Quand je suis allée aux Journées nationales du livre et du vin de Saumur le 13 mars dernier, j'avais un objectif bien précis : faire la rencontre de Mathieu MENEGAUX. J'avais tellement lu de chroniques exaltées par la qualité et la puissance de son écriture, il m'était devenu impossible de le laisser passer à quelques dizaines de kilomètres de chez moi.
Il y a eu un premier passage devant sa table, personne, puis un deuxième, toujours personne. Je me suis dit qu'il arriverait plus tard et me suis laissée porter par le flux des visiteurs au Dome. Le pas un brin lymphatique (oui, ça peut m'arriver !), les yeux survolant les tables l'espace, le regard fixe quand même sur les couvertures des livres, leurs titres et les noms des auteurs (je ne suis quand même pas tout à fait déconnectée !), je me laisse interpeller par une femme qui me vante succinctement la prose de l'auteur d'un premier roman, Oscar LALO. Depuis que vous me suivez, vous savez certainement que les premiers romans me fascinent, n'est-ce pas les 68 premières fois ? Elle m'évoque un itinéraire douloureux et la voie de la résilience. Là, ça y est, je suis prise au piège, je le sens. Je suis consentante et me laisse séduire !
"Les contes défaits", c'est le titre du roman.
Le narrateur et son frère prennent le train. La séparation avec les parents est traumatisante. Le coeur serré, ils s'en vont vers le home d'enfants. Pendant tout l'été, ils vont y passer leurs vacances. Les parents leur vantent le mérite qu'ils ont, eux, de pouvoir faire leurs valises et s'offrir de nouveaux horizons. Mais les enfants, eux, savent ce qu'ils vont y vivre. Tous les ans, ils s'y retrouvent, et tous les ans, ce sont les mêmes actes terribles qu'ils y subissent. Bienvenue au camp des menaces et "baisers trompettes".
Oscar LALO, pour un premier roman, n'a pas choisi un sujet simple, c'est certain. Mais il a su mettre les mots sur des actes ignobles qui marqueront à jamais la vie de jeunes garçons.
++++++++++
*CONSIGNE*: Recopiez fidèlement le passage du texte sur le roman « Les contes défaits », en commençant par « Le narrateur et » et en allant jusqu'à « de jeunes garçons. ».
++++++++++
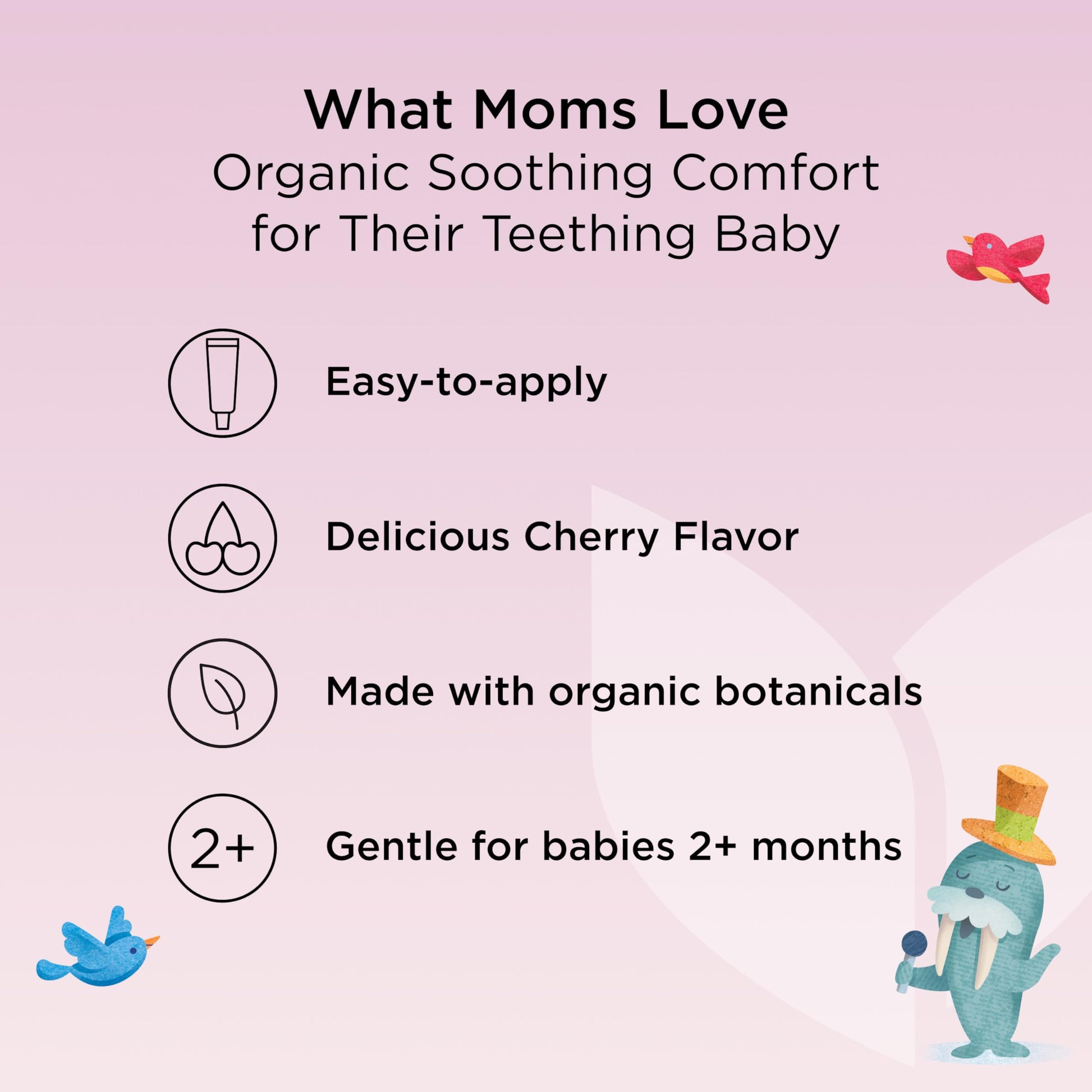 What Moms Love
Organic Soothing Comfort for Their Teething Baby

Easy-to-apply

Delicious Cherry Flavor

Made with organic botanicals

2+

Gentle for babies 2+ months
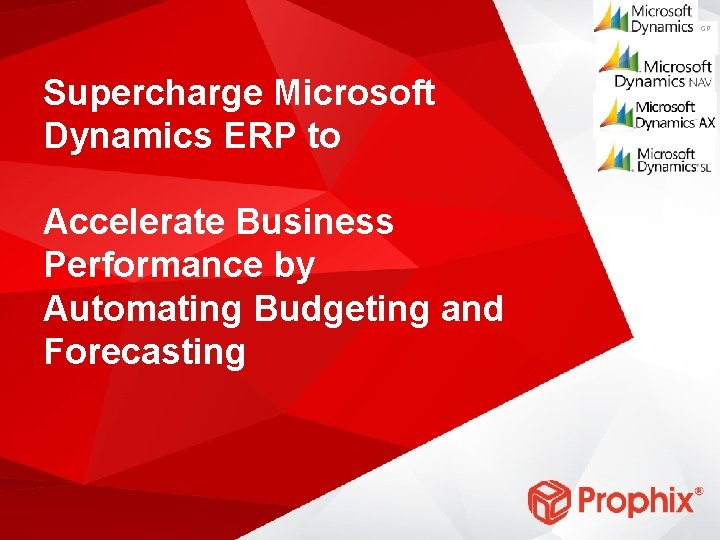 Supercharge Microsoft Dynamics ERP to

Accelerate Business Performance by Automating Budgeting and Forecasting

Microsoft Dynamics GP

Microsoft Dynamics NAV

Microsoft Dynamics AX

Microsoft Dynamics SL

Prophix®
++++++++++
*VOTRE RÉPONSE*:
Le narrateur et son frère prennent le train. La séparation avec les parents est traumatisante. Le coeur serré, ils s'en vont vers le home d'enfants. Pendant tout l'été, ils vont y passer leurs vacances. Les parents leur vantent le mérite qu'ils ont, eux, de pouvoir faire leurs valises et s'offrir de nouveaux horizons. Mais les enfants, eux, savent ce qu'ils vont y vivre. Tous les ans, ils s'y retrouvent, et tous les ans, ce sont les mêmes actes terribles qu'ils y subissent. Bienvenue au camp des menaces et "baisers trompettes".
Oscar LALO, pour un premier roman, n'a pas choisi un sujet simple, c'est certain. Mais il a su mettre les mots sur des actes ignobles qui marqueront à jamais la vie de jeunes garçons.